Power and flow characteristics of flexible-blade Rushton impeller

doi:10.11949/0438-1157.20190960

Abstract

Abstract:

Based on the traditional Rushton impeller, a flexible-blade Rushton impeller was developed. The emphasis was layed on characterization of the power and flow characteristics of this flexible-blade Rushton impeller. The power consumption as well as laminar and turbulent flow fields was numerically investigated by using the computational fluid dynamics (CFD) technique. Besides, they were experimentally validated by employing the dynamic torque sensor and particle image velocimetry (PIV), respectively. The results show that, when the viscosity of the fluid medium is close to that of glycerin, rubber can be used as the material for making flexible blade for the experimental scale stirred vessel. Power consumption of flexible-blade impeller is greater than the rigid impeller when Reynolds number is no more than 100. However, after that value, with the increase of Reynolds number, flexible-blade impeller consumes less power. The fluid-structure interaction (FSI) makes the flexible blades adaptable to the agitated fluid by deformation and accordingly, increases the radial flow capacity of the fluid. Specifically, when the viscosity fluid is low, flexible blade impeller can improve velocity of fluid near the blade and improve circulation capacity of fluid away from the impeller. When the agitated fluid has high viscosity, flexible-blade impeller can increase fluid velocity both near and far from the blade. As far as tailing vortex is concerned, flexible-blade impeller produces small magnitude vortex and is less energy consuming.

| STORED RECORDS |
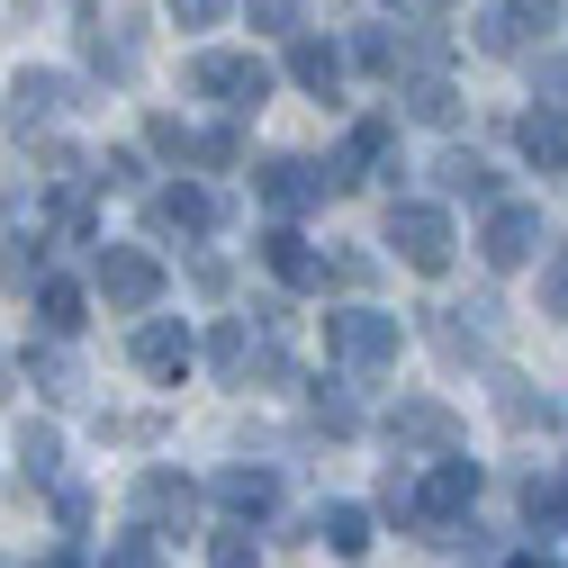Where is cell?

==

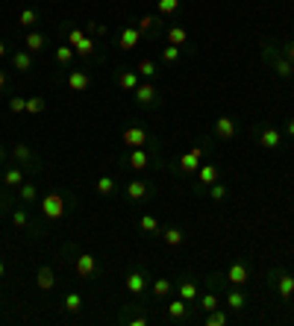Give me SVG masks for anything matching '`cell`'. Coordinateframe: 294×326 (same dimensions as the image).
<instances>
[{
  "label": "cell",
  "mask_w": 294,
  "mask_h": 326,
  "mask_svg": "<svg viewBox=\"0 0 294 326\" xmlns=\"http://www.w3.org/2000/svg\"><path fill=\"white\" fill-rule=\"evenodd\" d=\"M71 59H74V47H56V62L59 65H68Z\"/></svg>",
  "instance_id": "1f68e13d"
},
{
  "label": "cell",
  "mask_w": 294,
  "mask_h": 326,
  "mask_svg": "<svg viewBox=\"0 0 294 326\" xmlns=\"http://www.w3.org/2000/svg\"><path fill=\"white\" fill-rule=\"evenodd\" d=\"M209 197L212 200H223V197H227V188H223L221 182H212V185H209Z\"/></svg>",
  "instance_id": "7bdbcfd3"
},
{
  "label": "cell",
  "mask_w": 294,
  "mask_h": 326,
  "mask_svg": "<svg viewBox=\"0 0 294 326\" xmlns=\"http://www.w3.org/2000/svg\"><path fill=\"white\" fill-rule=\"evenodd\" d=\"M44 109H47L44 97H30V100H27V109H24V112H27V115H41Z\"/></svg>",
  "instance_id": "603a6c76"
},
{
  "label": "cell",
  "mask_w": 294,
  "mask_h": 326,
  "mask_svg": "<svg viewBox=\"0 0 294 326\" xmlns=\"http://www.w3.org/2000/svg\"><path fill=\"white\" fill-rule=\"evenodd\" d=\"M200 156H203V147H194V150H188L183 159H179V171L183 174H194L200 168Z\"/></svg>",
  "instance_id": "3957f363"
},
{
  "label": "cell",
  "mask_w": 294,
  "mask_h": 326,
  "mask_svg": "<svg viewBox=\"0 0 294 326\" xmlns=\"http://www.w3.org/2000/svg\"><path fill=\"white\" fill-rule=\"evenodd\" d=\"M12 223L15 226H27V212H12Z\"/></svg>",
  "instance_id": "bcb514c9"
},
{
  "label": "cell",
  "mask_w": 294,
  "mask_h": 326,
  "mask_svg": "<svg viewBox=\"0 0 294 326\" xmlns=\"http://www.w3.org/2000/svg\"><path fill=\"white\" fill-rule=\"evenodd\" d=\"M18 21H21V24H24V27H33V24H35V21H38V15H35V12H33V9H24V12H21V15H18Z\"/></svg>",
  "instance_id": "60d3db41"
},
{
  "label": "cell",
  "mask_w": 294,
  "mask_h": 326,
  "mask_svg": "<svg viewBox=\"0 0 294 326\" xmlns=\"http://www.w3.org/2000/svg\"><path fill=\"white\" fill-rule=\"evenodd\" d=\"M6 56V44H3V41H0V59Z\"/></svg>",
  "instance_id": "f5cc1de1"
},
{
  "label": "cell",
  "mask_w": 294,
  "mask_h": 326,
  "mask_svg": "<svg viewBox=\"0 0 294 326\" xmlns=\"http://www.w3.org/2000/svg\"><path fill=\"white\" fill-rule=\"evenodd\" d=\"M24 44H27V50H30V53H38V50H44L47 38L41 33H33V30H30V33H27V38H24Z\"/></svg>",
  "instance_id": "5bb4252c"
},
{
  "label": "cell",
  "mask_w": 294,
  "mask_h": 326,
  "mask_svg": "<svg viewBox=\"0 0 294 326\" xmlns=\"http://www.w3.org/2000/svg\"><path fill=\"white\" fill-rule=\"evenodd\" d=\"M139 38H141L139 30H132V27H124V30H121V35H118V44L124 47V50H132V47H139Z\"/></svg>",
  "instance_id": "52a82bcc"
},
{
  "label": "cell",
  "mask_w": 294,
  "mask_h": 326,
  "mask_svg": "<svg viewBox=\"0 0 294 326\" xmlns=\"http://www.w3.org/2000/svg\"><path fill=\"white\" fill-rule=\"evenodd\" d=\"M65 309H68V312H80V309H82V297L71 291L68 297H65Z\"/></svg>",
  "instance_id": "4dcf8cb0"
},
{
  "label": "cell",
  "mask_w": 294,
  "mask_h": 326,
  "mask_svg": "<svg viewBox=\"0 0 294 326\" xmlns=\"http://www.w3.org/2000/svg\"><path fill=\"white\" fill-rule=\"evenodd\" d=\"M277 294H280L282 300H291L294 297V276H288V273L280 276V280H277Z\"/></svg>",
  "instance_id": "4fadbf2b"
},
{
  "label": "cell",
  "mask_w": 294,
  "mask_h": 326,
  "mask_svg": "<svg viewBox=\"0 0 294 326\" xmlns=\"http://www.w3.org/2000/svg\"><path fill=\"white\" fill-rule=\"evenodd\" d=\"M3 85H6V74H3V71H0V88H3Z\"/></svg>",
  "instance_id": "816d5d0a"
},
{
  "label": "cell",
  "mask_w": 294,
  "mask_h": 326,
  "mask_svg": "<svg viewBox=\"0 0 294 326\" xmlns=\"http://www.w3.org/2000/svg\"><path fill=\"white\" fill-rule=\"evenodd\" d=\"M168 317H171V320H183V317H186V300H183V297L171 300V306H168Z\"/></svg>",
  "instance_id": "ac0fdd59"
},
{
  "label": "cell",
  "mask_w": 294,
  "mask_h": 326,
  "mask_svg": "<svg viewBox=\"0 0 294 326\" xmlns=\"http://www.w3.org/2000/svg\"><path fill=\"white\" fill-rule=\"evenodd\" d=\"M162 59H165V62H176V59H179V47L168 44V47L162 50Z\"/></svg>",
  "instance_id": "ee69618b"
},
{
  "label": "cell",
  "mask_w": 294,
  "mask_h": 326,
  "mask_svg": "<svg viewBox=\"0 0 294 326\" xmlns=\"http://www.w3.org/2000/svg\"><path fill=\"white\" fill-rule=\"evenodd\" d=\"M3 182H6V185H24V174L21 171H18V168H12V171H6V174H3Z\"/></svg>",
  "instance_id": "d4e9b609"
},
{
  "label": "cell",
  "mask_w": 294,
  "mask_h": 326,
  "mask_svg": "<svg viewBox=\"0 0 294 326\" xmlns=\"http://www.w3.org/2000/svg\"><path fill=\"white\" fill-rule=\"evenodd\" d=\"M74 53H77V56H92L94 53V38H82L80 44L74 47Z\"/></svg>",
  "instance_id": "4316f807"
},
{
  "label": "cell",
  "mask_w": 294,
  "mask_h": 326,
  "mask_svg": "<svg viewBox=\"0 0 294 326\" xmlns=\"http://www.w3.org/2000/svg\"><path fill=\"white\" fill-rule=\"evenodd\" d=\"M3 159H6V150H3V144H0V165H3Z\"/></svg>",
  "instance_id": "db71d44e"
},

| STATED EXERCISE |
Carry on the abstract about the flexible-blade Rushton impeller, starting after its last sentence.

| RESPONSE |
Key words: stirred vessel, flexible-blade Rushton impeller, power consumption, flow field, experimental validation, computational fluid dynamics

摘要：

基于传统的Rushton桨，开发了一种柔性叶片Rushton搅拌桨。采用数值模拟方法研究了柔性桨的功耗及层流和湍流流场特性，并分别采用扭矩测量法和粒子图像测速法进行了实验验证。结果表明，对于实验规模的搅拌容器，当介质黏度与甘油接近时，可用橡胶作为柔性桨叶制作材料。Reynolds数≤100时，柔性桨的功耗大于刚性桨；Reynolds数大于该值后，柔性桨的功耗小于刚性桨。柔性桨叶对被搅拌流体具有自适应特性，流固耦合作用下产生的变形增加了流体的径向流动能力。搅拌低黏度流体时，柔性桨能提升近桨区流体的速度，增加桨叶远端流体的循环流动能力；搅拌高黏度流体时，近桨区和桨叶远端流体的速度均大于刚性桨。就尾涡而言，柔性桨产生的涡量较小，耗能少。

关键词: 搅拌容器, 柔性Rushton搅拌桨, 功耗, 流场, 实验验证, 计算流体力学

CLC Number:

TQ 027

Fengling YANG, Cuixun ZHANG, Tenglong SU. Power and flow characteristics of flexible-blade Rushton impeller[J]. CIESC Journal, 2020, 71(2): 614-625.

杨锋苓, 张翠勋, 苏腾龙. 柔性Rushton搅拌桨的功耗与流场特性研究[J]. 化工学报, 2020, 71(2): 614-625.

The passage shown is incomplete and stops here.